Syntaxin1 (SYN1) was firstly found in nerve cells. However, several previous reports showed that many other cells can express SYN1. For example, the rat alveolar epithelial type II cells could express SYN1 and SNAP-25 by Western Bolt assay (Zimmerman et al., 1999), the rat renal medullary collecting duct cells could express SYN1 by Western Bolt assay (Banerjee et al., 2001), rabbit gastric parietal cells could express SYN1/3 by immunofluorescence assay (Karvar et al., 2005), and rat islet cells could express SYN1 (Vieira et al., 2014). In our study, we found that SYN1 was expressed in human or mouse vascular endothelial cells, renal tubular epithelial cells and fibroblasts by immunofluorescence-based confocal microscopy and Western Bolt assay.

In the original Figure 4D, only a part of the SYN1 (blue color) were co-localized with Lep-vesicle-Sec15 (white color). The experiments had been repeated and the similar results were obtained. We are very careful to select antibodies because we know that the efficiency and specificity of antibodies from different companies are various. Usually, we use the antibodies from reputed international professional companies. In addition, in this study, all the antibodies including SYN1-IgG (Abcam) or VAMP2-IgG (Cell Signaling) were determined by preliminary experiments. We also used SYN1-IgG from Santa Cruz Co., but its efficiency was unsatisfactory.
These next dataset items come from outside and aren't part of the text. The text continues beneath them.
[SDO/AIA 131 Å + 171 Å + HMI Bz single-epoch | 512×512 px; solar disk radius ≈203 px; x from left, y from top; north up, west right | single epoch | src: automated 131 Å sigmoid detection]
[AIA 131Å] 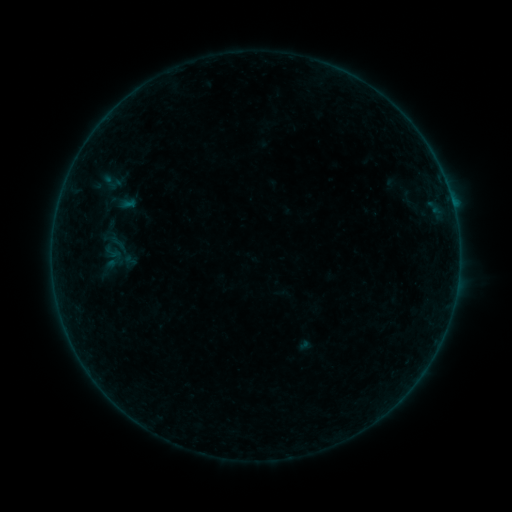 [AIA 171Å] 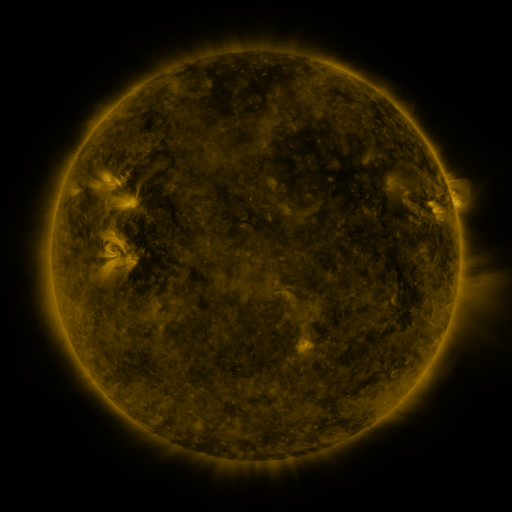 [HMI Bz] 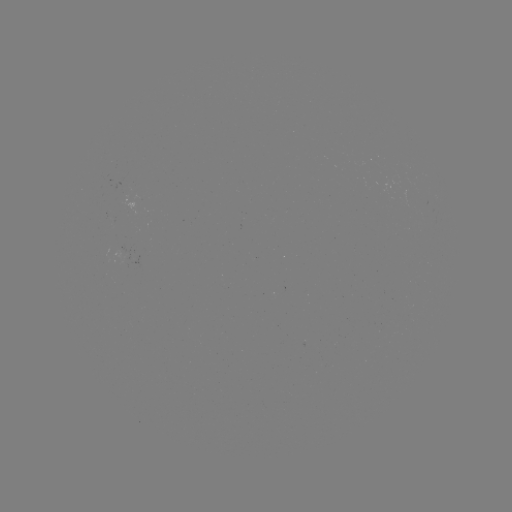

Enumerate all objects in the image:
sigmoid: (104, 171, 122, 191)
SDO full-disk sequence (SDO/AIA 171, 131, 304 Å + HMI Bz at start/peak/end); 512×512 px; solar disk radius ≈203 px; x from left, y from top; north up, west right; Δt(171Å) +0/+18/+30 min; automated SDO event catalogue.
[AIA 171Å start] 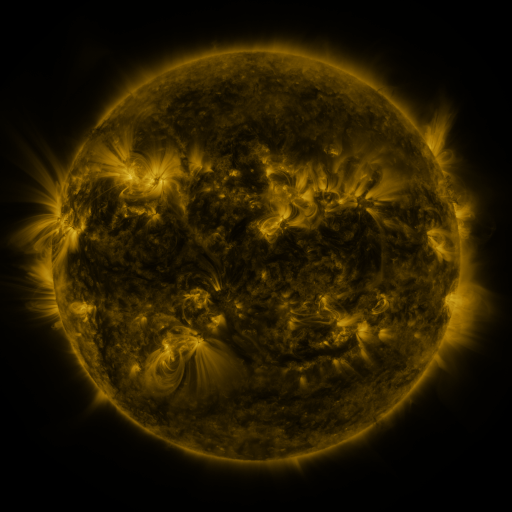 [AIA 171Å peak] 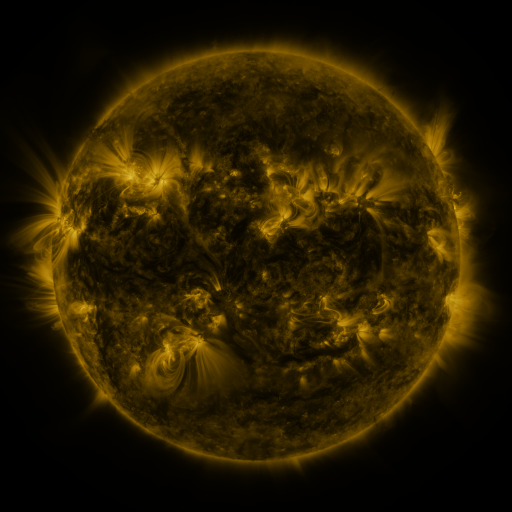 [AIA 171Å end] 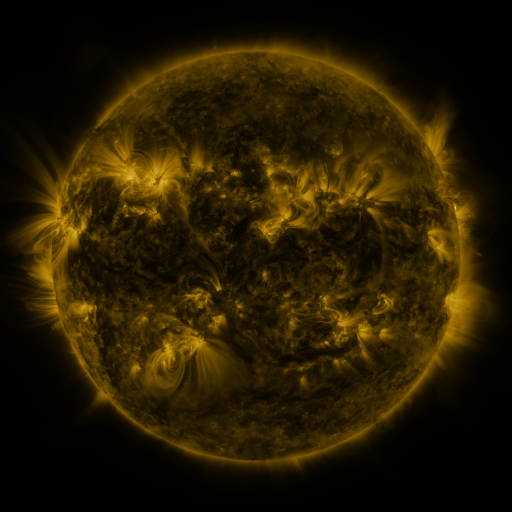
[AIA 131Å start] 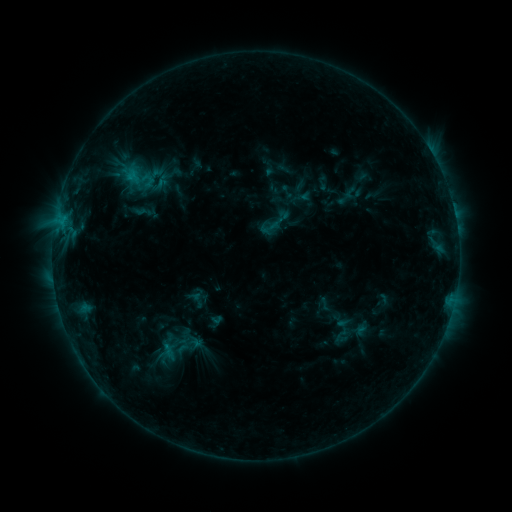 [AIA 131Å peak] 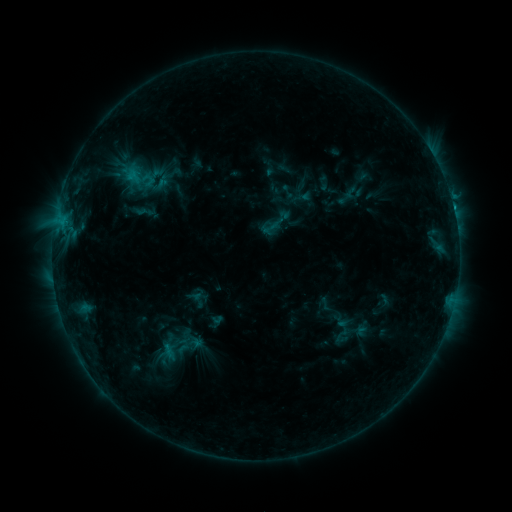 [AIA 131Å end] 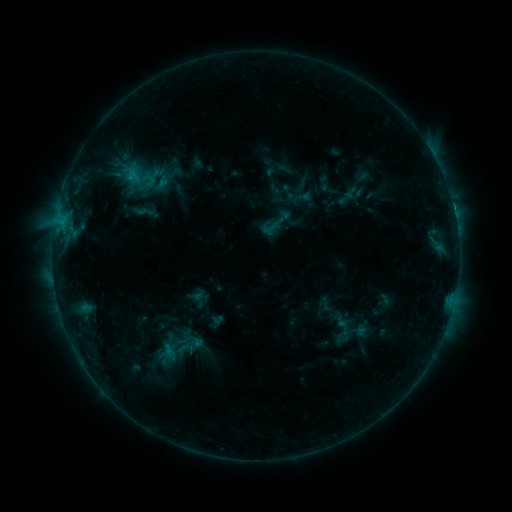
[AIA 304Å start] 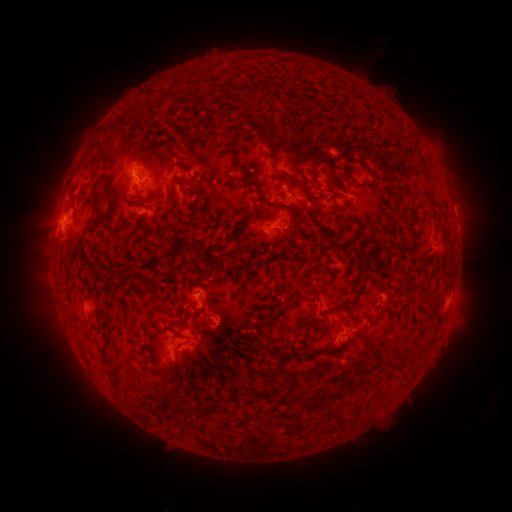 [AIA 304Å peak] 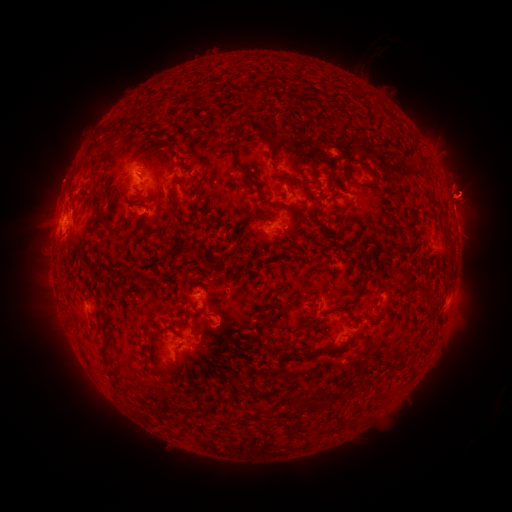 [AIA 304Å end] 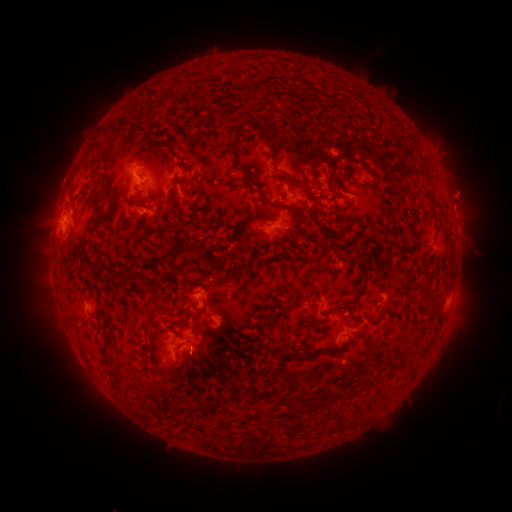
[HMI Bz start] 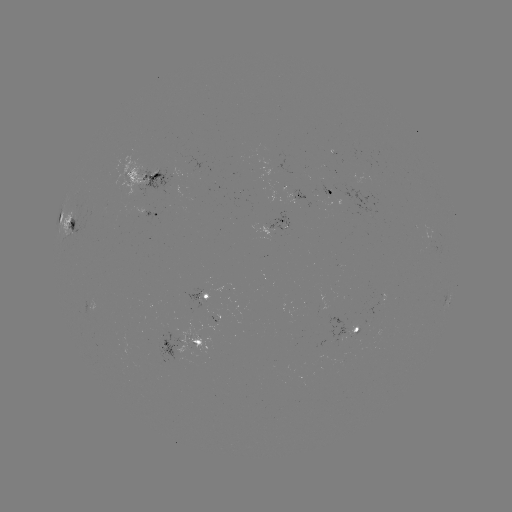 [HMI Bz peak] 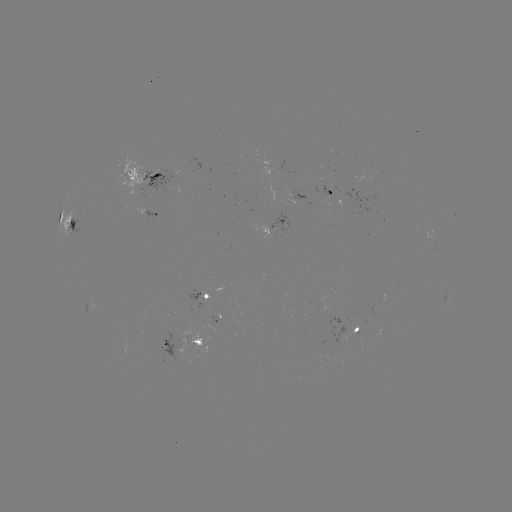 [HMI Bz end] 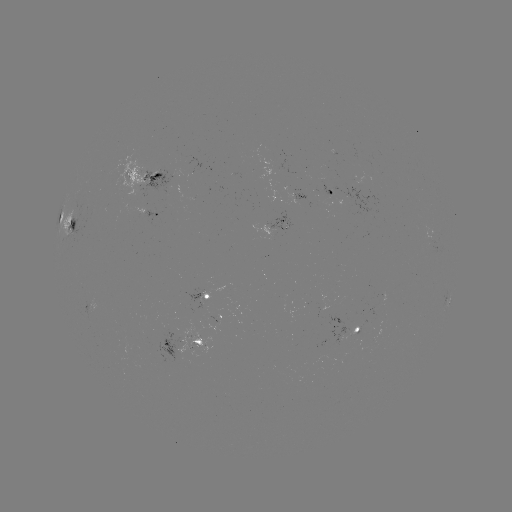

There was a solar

In our experience, the membrane blocking agent is very important in Western Blot assay. In the Western Blot assays, we selected the skim milk agent from BD Co. for blocking. Usually, Western Blot assay is used for qualitative detection of expressed proteins. We are grateful to the review’s suggestion for increase of controls that will make our evidence more solid. Light chain of botulismotoxin D (BoNT/D-LC) or botulismotoxin C (BoNT/C-LC) has been reported as the VAMP2 or SYN1 cleaver (Rossetto et al., 2014). According to the reviewer’s request, we added the controls for the expression and staining of SYN1 in the BoNT/D-LC-transfected cells and VAMP2 in the BoNT/C-LC-trabnsfected cells in the Supplementary Information of revised manuscript. The results showed that the BoNT/D-LC or BoNT/C-LC transfection did not affect the expression and fluorescence staining of SYN1 or VAMP2.